節税の中でもっとも効果が高い方法の一つは、退職金です。
退職金は税法上でも、社会通念上でも、事業や会社が生み出した所得を個人に還元するうえで、優遇を認められています。
一つは、老後の生活保障のためです。
そしてもう一つは、長年、事業や社会に貢献してきたことに対する慰労です。
本原稿では、退職金についてのメリットと留意点、準備の方法について書いていきます。
退職金の税制
メリット1 退職所得控除
退職金は、勤務年数応じて加算される退職所得控除があります。
退職所得控除の計算方法は、以下の通りです。
勤続20年2か月とします。2か月は端数として1年に切り上げます。
退職所得控除=20年(勤続年数A)×40万+70万×1年=870万です。
すなわち勤続20年2か月の場合は、退職金870万まで退職所得税はかかりません。
これが、勤続40年だと、2200万まで退職金は非課税です。

============================================================

◆ **課題**
次の1.〜3.が読解文の内容と合うかどうか、それぞれ「はい」か「いいえ」で答え、判断の決め手となる本文の語句を一字も変えずに引用せよ。
1. 退職金が優遇される理由の一つは、老後の生活保障である。
2. 勤続20年2か月の場合、端数の2か月は切り捨てて計算する。
3. 勤続40年なら、2200万まで退職金は非課税である。

============================================================

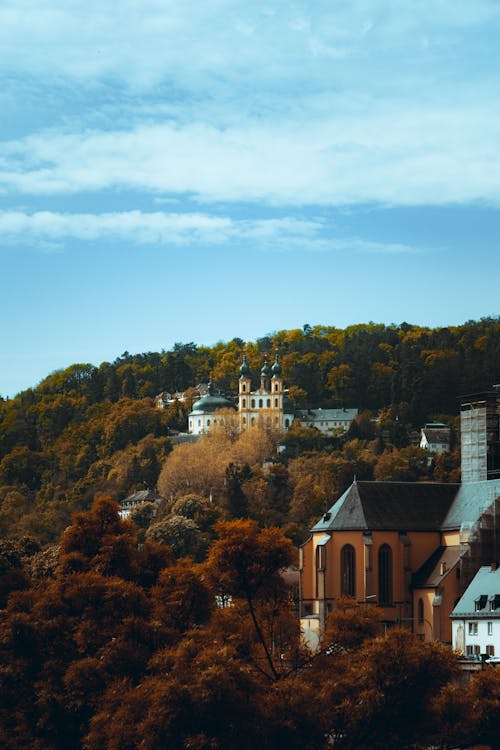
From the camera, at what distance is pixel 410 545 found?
99.9 m

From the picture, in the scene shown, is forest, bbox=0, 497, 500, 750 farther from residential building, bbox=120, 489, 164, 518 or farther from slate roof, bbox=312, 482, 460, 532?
residential building, bbox=120, 489, 164, 518

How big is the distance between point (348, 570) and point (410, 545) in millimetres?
4023

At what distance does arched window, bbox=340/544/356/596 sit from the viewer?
326 ft

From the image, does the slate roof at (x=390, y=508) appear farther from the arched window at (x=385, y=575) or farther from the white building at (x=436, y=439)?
the white building at (x=436, y=439)

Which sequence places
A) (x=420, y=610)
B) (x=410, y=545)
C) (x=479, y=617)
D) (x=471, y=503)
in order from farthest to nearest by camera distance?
(x=471, y=503), (x=410, y=545), (x=420, y=610), (x=479, y=617)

============================================================

◆ **正答**
1. はい 「一つは、老後の生活保障のためです。」
2. いいえ 「2か月は端数として1年に切り上げます。」
3. はい 「これが、勤続40年だと、2200万まで退職金は非課税です。」